### Problem to solve
Scan the data below and report how many lines include the word "trap". Nothing else is wanted.

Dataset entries
....
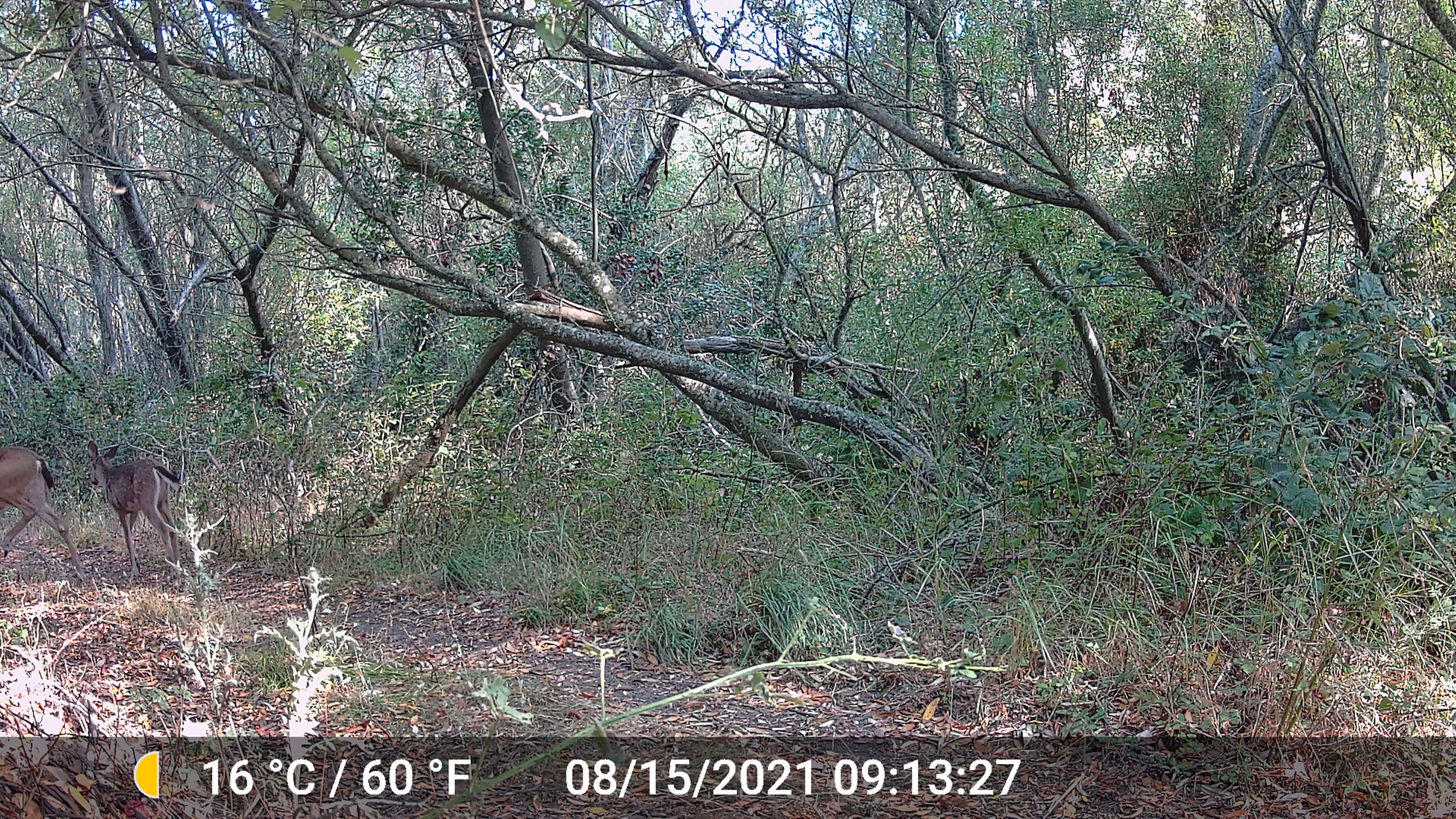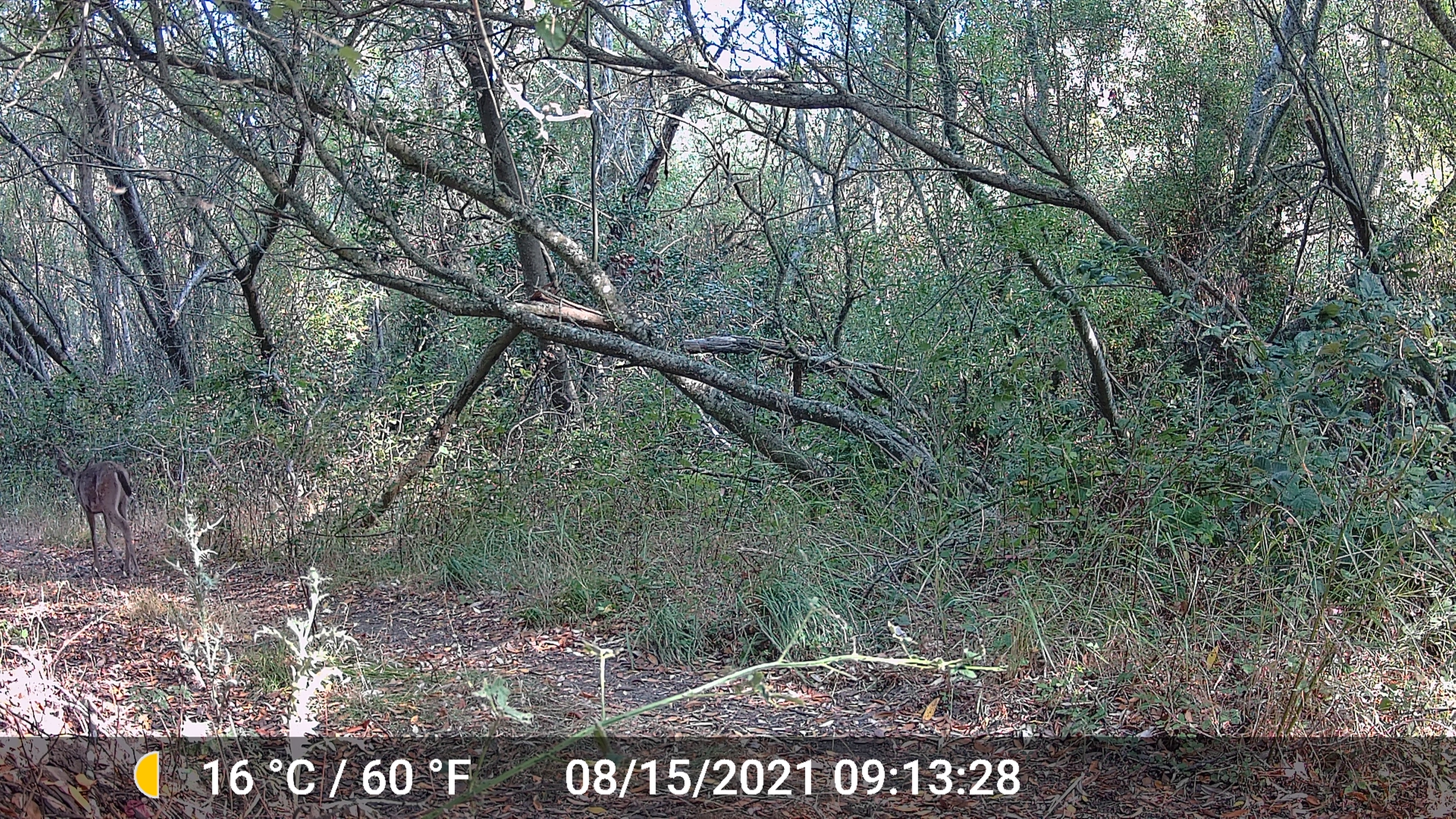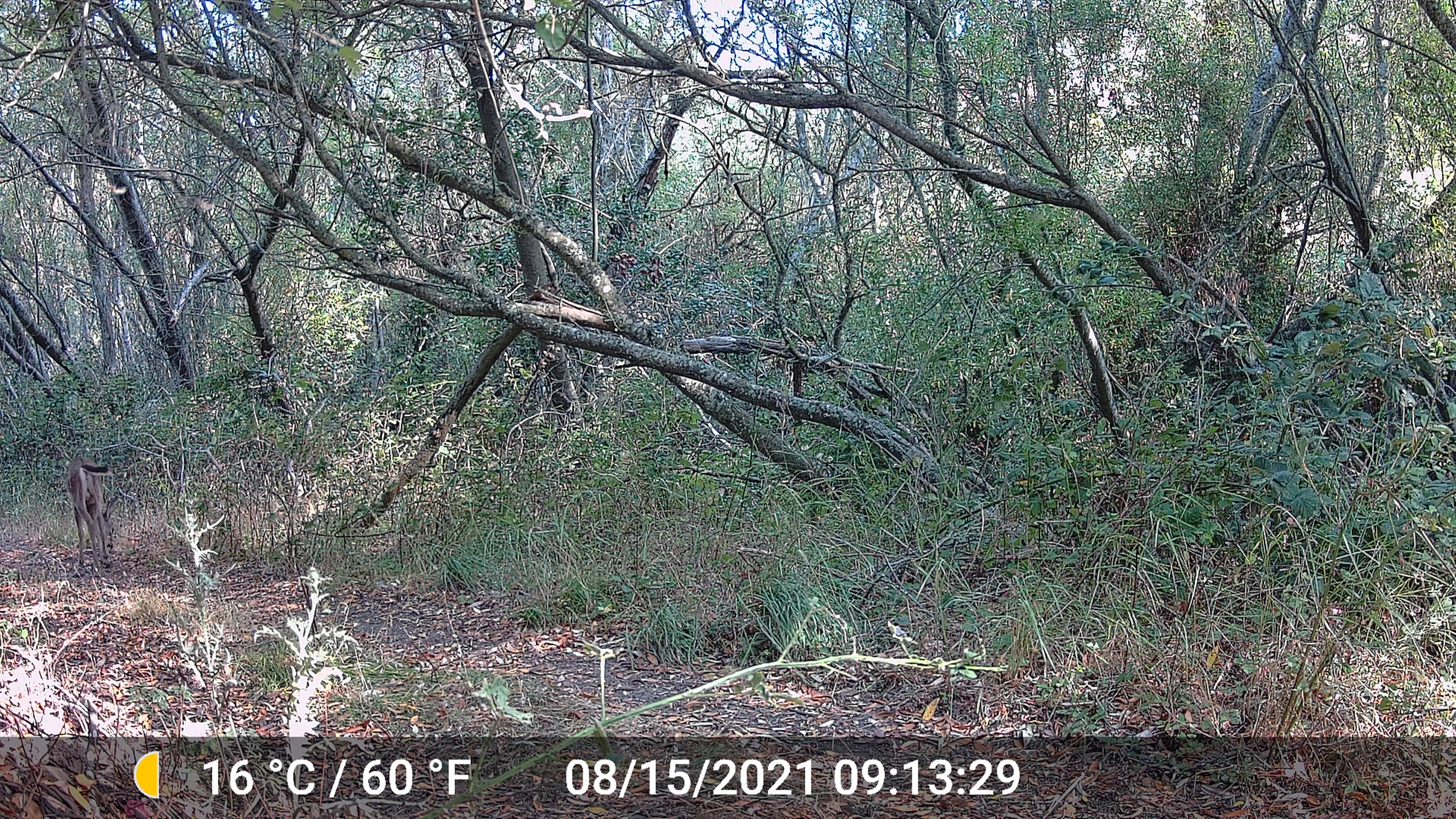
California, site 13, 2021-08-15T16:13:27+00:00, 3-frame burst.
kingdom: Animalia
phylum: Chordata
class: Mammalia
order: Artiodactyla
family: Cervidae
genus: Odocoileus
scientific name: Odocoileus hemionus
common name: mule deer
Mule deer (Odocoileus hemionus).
....
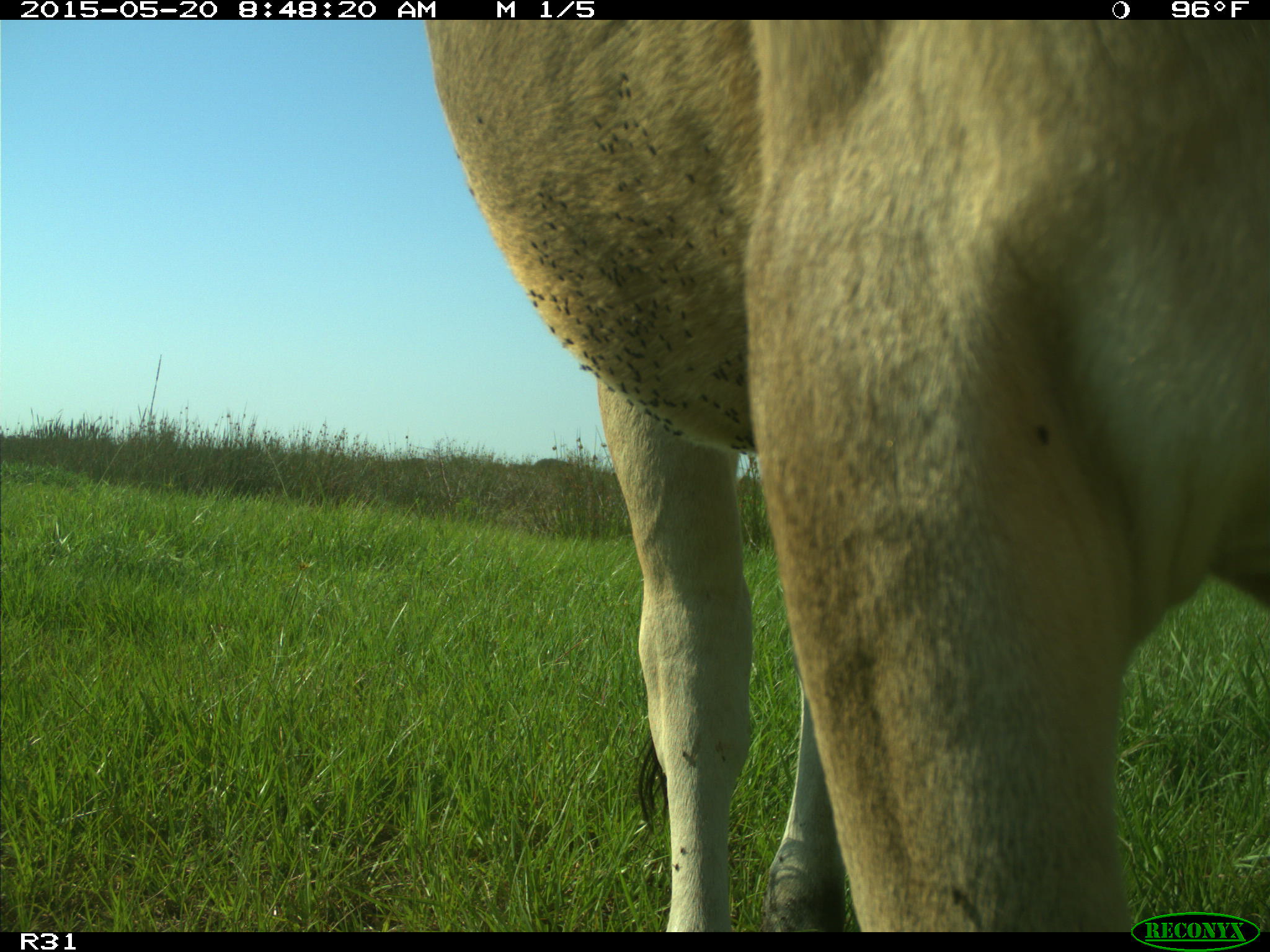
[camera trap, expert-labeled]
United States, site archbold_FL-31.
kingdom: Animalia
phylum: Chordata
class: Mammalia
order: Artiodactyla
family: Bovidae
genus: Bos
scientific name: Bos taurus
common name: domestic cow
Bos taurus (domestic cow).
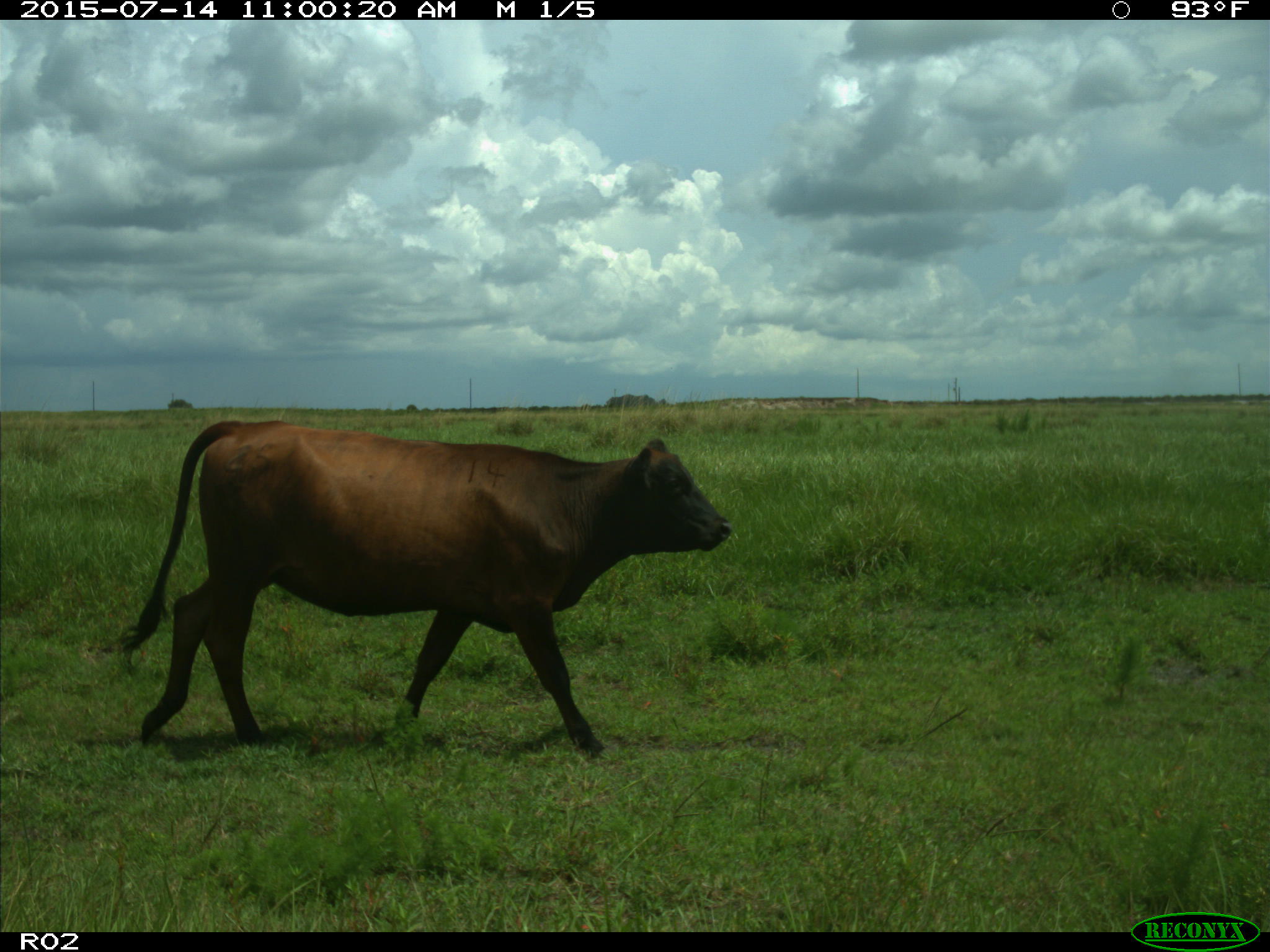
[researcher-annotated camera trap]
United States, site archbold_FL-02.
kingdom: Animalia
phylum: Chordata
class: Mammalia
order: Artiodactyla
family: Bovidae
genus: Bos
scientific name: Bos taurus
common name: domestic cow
....
### Task answer
2